Treating cancer is difficult – and time is not on the patient’s side. In a past project, which was completed in 2020, the patient’s own tumour tissue was used to identify personalised methods for striking back against cancer.
“Today, it is still generally only the cancer cells themselves that are studied, not the environment in which they exist,” says Yalda Bogestål, project manager at RISE.
According to the World Health Organization (WHO), cancer is a leading cause of death worldwide, accounting for nearly 10 million deaths in 2020, or nearly one in six deaths. The most common cancers are breast, lung, colon and rectum and prostate cancers. Identifying effective cancer medication and more precise diagnostics is a matter of global importance.
RISE has been a key player in advancing cancer research, focusing on using 3D printed scaffolds to better mimic tumour environments. These scaffolds allow cancer cells to interact with the surrounding tissue, giving a more accurate representation of how cancer behaves in the body. This approach was during the past project applied in breast cancer as a model organ. The results have proven valuable and now RISE together with partners is expanding its efforts to explore even more cancer types.
Over the past ten years, RISE has led and coordinated projects focused on 3D printing of native tissues, including blood vessels and the urethra, as well as scaffolds for cancer drug testing. These projects have covered various cancer types, such as breast cancer, intestinal cancer and ovarian cancer, along with CAR-T cell therapy. The initiatives have involved partners both nationally and internationally, including academic institutions, SMEs, large companies and national as well as international hospitals.
These new initiatives build on the previous work and continue to focus on advancing the 3D printing of scaffolds that more accurately replicate the patient’s tumour, offering a more realistic environment for testing potential treatments. “The competences of all of the partners play a major role, with each contributing with their varied expertise,” adds Yalda Bogestål.
Method for more accurate diagnoses and prognoses
The previous method, which was founded on an understanding of the building blocks of tumours, demonstrated the importance of scaffolding in tumour behaviour. When a surgeon removes a tumour, a piece of the tumour is taken and cleaned of cells, leaving a structure of connective tissue known as a scaffold. Standardised cancer cells are then added to this scaffold, making it possible to measure the effect that the patient’s particular scaffold has on the cells, allowing doctors to make more accurate diagnoses and prognoses.

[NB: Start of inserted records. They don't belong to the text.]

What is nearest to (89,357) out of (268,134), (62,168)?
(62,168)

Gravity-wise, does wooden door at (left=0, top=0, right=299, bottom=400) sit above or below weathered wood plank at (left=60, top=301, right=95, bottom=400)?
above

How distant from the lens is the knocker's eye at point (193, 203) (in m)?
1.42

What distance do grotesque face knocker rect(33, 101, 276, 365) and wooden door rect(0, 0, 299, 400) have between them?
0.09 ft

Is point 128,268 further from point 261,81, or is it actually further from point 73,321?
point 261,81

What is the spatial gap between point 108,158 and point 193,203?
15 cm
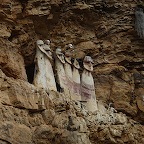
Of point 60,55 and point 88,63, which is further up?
point 60,55

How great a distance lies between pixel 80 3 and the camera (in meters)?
11.3

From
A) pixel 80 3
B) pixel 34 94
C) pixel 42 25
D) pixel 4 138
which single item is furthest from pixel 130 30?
pixel 4 138

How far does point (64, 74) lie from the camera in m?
10.1

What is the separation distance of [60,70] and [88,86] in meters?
0.74

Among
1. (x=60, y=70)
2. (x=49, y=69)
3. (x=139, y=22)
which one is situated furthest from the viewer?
(x=139, y=22)

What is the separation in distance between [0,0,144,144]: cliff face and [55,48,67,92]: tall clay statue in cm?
52

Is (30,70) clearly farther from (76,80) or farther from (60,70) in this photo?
(76,80)

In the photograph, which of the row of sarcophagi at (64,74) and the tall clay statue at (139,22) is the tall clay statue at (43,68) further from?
the tall clay statue at (139,22)

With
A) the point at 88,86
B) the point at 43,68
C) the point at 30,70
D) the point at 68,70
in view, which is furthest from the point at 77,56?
the point at 43,68

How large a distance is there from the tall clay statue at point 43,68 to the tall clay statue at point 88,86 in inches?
34.4

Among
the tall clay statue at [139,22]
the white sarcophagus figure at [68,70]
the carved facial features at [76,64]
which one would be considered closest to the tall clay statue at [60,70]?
the white sarcophagus figure at [68,70]

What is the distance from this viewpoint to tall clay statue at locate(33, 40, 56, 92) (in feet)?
30.9

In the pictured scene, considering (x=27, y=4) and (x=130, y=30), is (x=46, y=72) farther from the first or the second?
(x=130, y=30)

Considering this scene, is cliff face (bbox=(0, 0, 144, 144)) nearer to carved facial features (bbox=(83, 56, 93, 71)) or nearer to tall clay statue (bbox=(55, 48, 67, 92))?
carved facial features (bbox=(83, 56, 93, 71))
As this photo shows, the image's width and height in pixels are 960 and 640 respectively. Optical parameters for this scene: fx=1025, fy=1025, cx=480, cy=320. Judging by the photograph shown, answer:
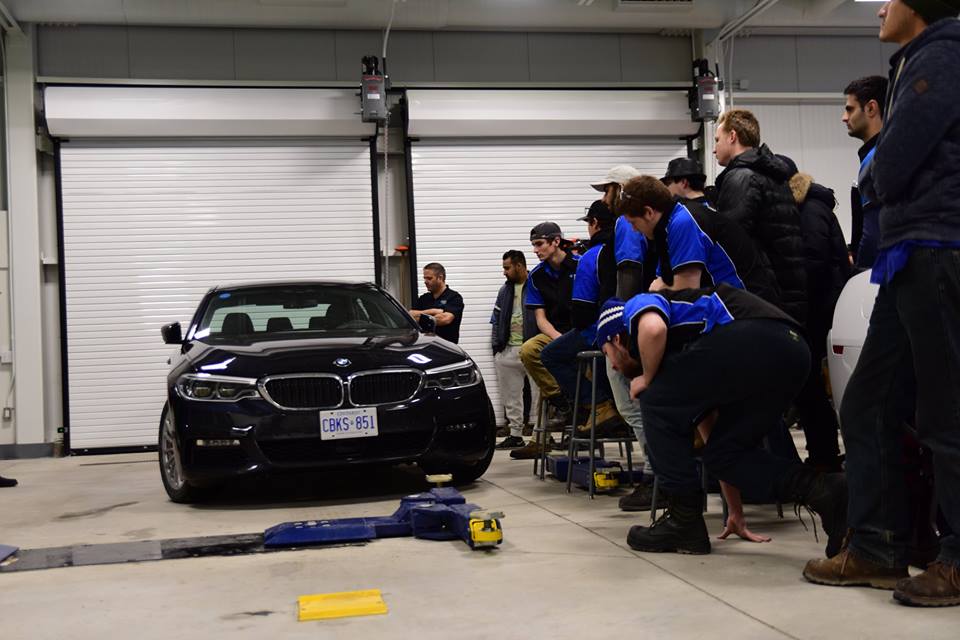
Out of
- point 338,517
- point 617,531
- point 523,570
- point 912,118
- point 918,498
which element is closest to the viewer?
point 912,118

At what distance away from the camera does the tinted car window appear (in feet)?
20.5

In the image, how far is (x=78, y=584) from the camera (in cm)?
370

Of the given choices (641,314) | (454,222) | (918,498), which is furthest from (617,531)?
(454,222)

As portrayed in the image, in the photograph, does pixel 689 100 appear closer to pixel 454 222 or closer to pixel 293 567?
pixel 454 222

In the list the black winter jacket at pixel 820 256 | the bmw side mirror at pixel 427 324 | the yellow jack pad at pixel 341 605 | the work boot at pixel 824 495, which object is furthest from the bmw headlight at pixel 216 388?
the black winter jacket at pixel 820 256

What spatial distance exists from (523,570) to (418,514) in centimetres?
84

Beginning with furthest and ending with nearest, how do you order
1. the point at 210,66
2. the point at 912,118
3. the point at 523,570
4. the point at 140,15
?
the point at 210,66, the point at 140,15, the point at 523,570, the point at 912,118

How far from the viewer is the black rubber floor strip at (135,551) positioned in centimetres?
412

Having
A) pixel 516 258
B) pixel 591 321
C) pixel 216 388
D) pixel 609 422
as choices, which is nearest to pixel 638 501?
pixel 609 422

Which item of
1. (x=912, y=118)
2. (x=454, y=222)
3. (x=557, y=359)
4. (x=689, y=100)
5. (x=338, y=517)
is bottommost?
(x=338, y=517)

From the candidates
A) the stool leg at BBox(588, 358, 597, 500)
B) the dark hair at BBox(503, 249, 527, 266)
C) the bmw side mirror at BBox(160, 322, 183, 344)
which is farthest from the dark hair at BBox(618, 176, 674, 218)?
the dark hair at BBox(503, 249, 527, 266)

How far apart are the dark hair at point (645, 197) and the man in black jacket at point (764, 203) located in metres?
0.96

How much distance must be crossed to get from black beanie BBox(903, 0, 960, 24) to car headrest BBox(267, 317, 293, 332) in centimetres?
422

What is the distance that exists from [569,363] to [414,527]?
181cm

“Associate Professor Anders Ståhlberg and Professor Göran Landberg of the University of Gothenburg have demonstrated the importance of scaffolding to tumour behaviour. The method is applicable to solid tumours, and we have already applied it to breast cancer as a model indication,” says Yalda Bogestål.
Better reflection of reality
As RISE moves forward, the aim is to further refine this approach for other cancer types, continuing to improve the accuracy of drug screening and patient-specific treatments. When cancer drugs are tested in the laboratory, the starting point is usually cell cultures in petri dishes, providing a very artificial, two-dimensional environment. Substances that demonstrate the desired effect are then further evaluated in animals before being finally cleared for human clinical trials. Unfortunately, these early tests are not sufficiently predictive, and only somewhere between 5 and 10% of substances successfully make their way along the full length of the chain.
“By using 3D printed scaffolds that mimic the patient’s tumour better than cell cultures, we are developing a method to test possible anticancer drugs on an industrial scale. This provides screening that is a much better reflection of reality and therefore provides better results,” explains Joakim Håkansson, project manager at RISE.